É importante ressaltar a luta travada durante anos entre os pedidos de socorro diante da seca e dos processos de isolamento dos flagelados desde 1877-1879 e a indiferença do governo federal comandada pela “política do café com leite”. Como no caso em que o então presidente da República, Venceslau Brás, gastou uma fortuna para a valorização do café em um momento de crise dos barões dos cafezais, praticamente deixando à míngua os flagelados da seca de 1915.
Dizia o jornal A Lucta (Sobral/CE) de 1o de setembro daquele ano: “Quanto mais se acentua a crise em nossos sertões e quanto mais alto se alevanta a grita dos famintos a clamar por socorro, a União fechando criminosamente os olhos a este horror indescritível, pretende mandar fazer larga emissão para valorização do café paulista, como se aquelle produto tenha mais valor do que a vida de milhares de homens, que o governo pretende imolar ao amor que tem às sacas de café da terra dos Andradas”.
A edição de 22 de fevereiro de 1916 do jornal A Noite (Rio de Janeiro/RJ) registrava: “[...] estão morrendo por dia centenas de pessoas às margens das estradas de ferro e no alto sertão. Os famintos comem gatos, cães e tudo que encontram. Os trabalhos do governo não amparam quasi ninguém, são exíguos demais os socorros do governo federal. Bradae a favor de um povo que morre a fome e traja molambos”.
Indústria da seca
Havia duas classes que lucravam com a seca: políticos, que recebiam verbas com a chamada indústria da seca, advindas do poder federal e que, desviadas, acabavam se revertendo em benefício das próprias elites; e donos de terras, que aproveitavam para comprar as terras e o gado magro dos pobres flagelados.
O caos instaurado na capital que anos depois viria a ganhar os títulos de quinta cidade mais desigual e de 12a cidade mais violenta no mundo – e a mais violenta no Brasil – fez com que a pobreza fosse criminalizada por meio do Dia da Extinção da Mendicância, em 17 de fevereiro de 1923. O jornal O Nordeste anunciava que ser mendigo era, a partir de então, contra a lei. Entretanto, o grande programa de isolamento, exploração e apartheid social seria concebido nove anos mais tarde, em 1932, quando ocorreu uma das secas mais trágicas do Ceará.

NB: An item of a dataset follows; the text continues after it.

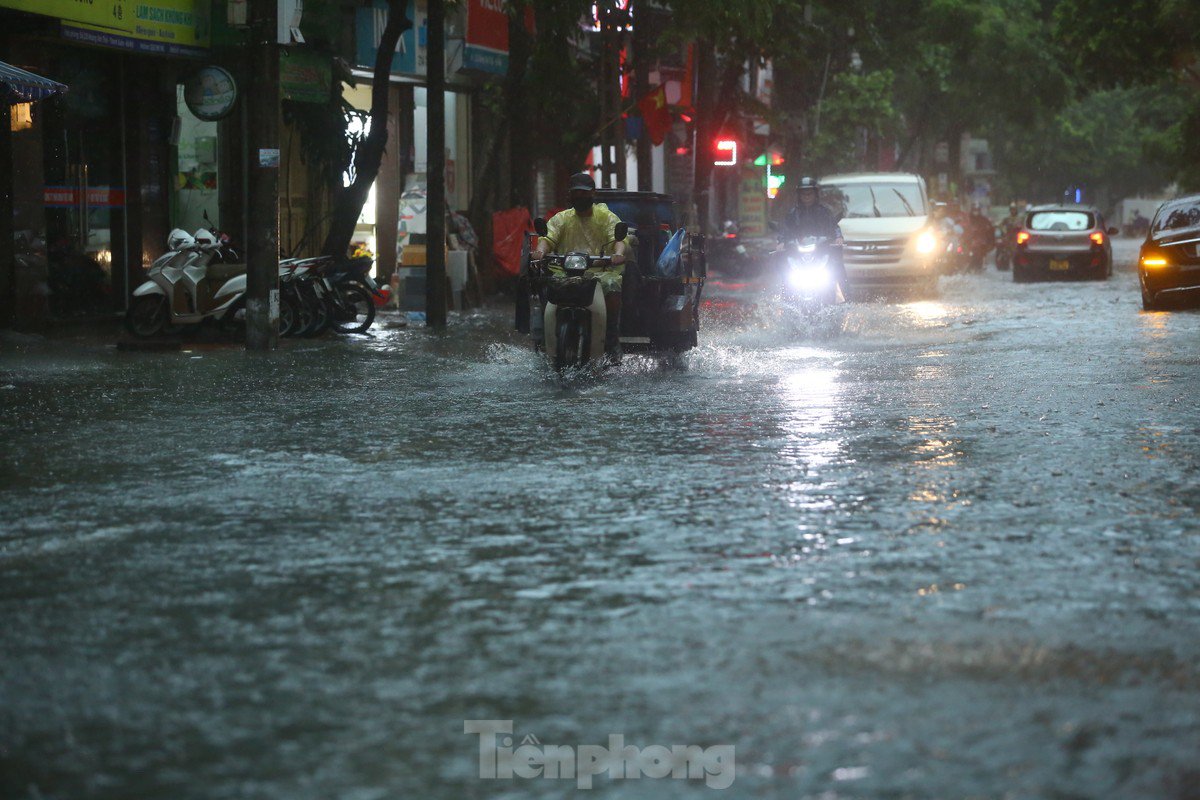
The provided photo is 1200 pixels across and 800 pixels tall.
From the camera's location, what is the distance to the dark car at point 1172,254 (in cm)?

A história se repetiu, e milhares tentaram chegar a Fortaleza, que àquela altura vivenciava, através dos princípios da civilidade, um intenso processo de urbanização, com prédios modernos, novos bulevares, ruas alinhadas e avidez pelo crescimento da indústria do turismo. A pressão da elite e da imprensa da época, que criavam a imagem de um retirante perigoso, capaz de saquear e cometer atrocidades na cidade, fez com que, sob a chefia do interventor Carneiro de Mendonça, fossem criados sete campos de concentração, semelhantes aos campos nazistas, nas cidades de Ipu, Quixeramobim, Senador Pompeu, São Mateus, Crato e Fortaleza (onde havia dois).
O documentário
De acordo com David Aguiar, a elite forjou um discurso altruísta que visava mandar os retirantes para locais adequados, esses campos de concentração. “A elite se utilizava de um argumento altruísta e de caridade. E nesses locais adequados as pessoas eram aprisionadas, tinham a cabeça raspada, eram colocadas em roupas feitas de sacos de feijão e eram numeradas. Havia então essa metodologia de discipliná-los, sobretudo”, explica.

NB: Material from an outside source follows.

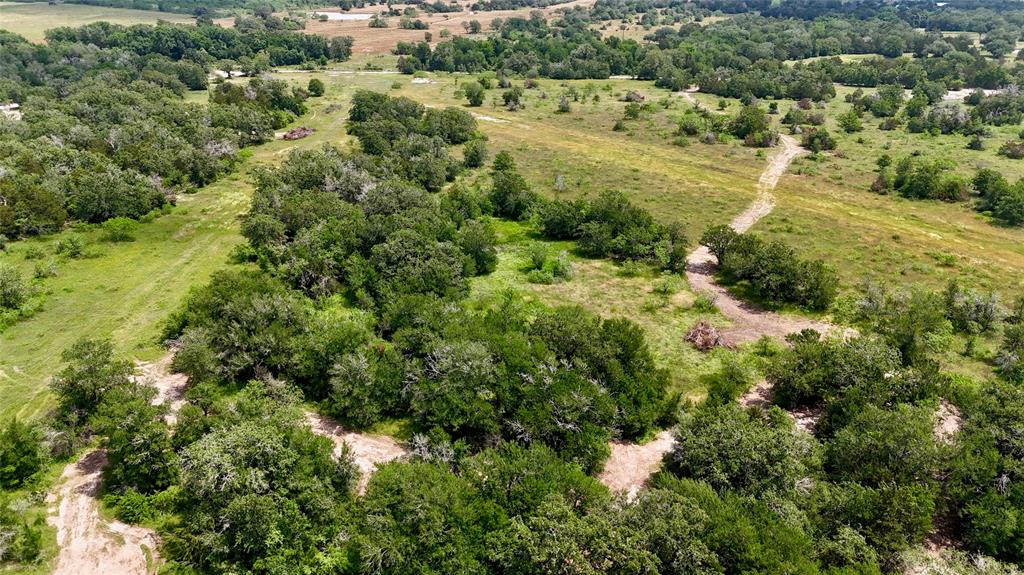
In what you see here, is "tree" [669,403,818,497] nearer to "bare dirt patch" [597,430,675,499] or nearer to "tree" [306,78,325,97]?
"bare dirt patch" [597,430,675,499]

A partir de então, foi instaurado o trabalho escravo nos campos. “Existe uma matéria publicada num jornal de 1932 que indaga: se a sociedade cuidava com tanto carinho daquelas pessoas, por que elas não poderiam retribuir trabalhando na construção da cidade?”, conta David. “No entanto, elas estavam mal alimentadas, doentes e frágeis. Remanescentes narram que, quando chegava carne aos campos, ela era imediatamente dada aos guardas e aos administradores; restos como sangue, nervos e ossos eram jogados aos cativos.”
A indústria da seca fez com que a verba destinada a ajudar a população retirante fosse desviada e investida no turismo, com a construção de portos e estradas, utilizando-se mão de obra escrava. Centenas de mulheres, homens, crianças e velhos morriam todos os dias nos campos de concentração, por inanição, excesso de trabalho e violência.

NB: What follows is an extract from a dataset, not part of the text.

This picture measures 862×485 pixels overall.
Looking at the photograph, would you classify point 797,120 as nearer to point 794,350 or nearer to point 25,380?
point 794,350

“Pirambu foi um campo de concentração e hoje é um dos bairros de periferia com a maior densidade demográfica de Fortaleza, formado por migrantes sobreviventes. Boa parte da periferia foi erigida sobre valas comuns e grandes cemitérios advindos desses campos de concentração”, explica o diretor.
Sabina Colares conta que esse assunto nunca é lembrado em Fortaleza nem no Ceará e que a motivação da dupla é recontar essa história para gerar uma compreensão social do presente. “Ninguém fala sobre o assunto hoje em dia, e nas aulas de história não aprendemos com clareza o que realmente aconteceu”, diz ela. “Precisamos desenterrar esses fatos para contar a história da nossa cidade, gerar debate para entender políticas de exclusão que ainda permanecem e o que as motiva. Olhar para o migrante, a seca e os bairros periféricos e descortinar o hoje.”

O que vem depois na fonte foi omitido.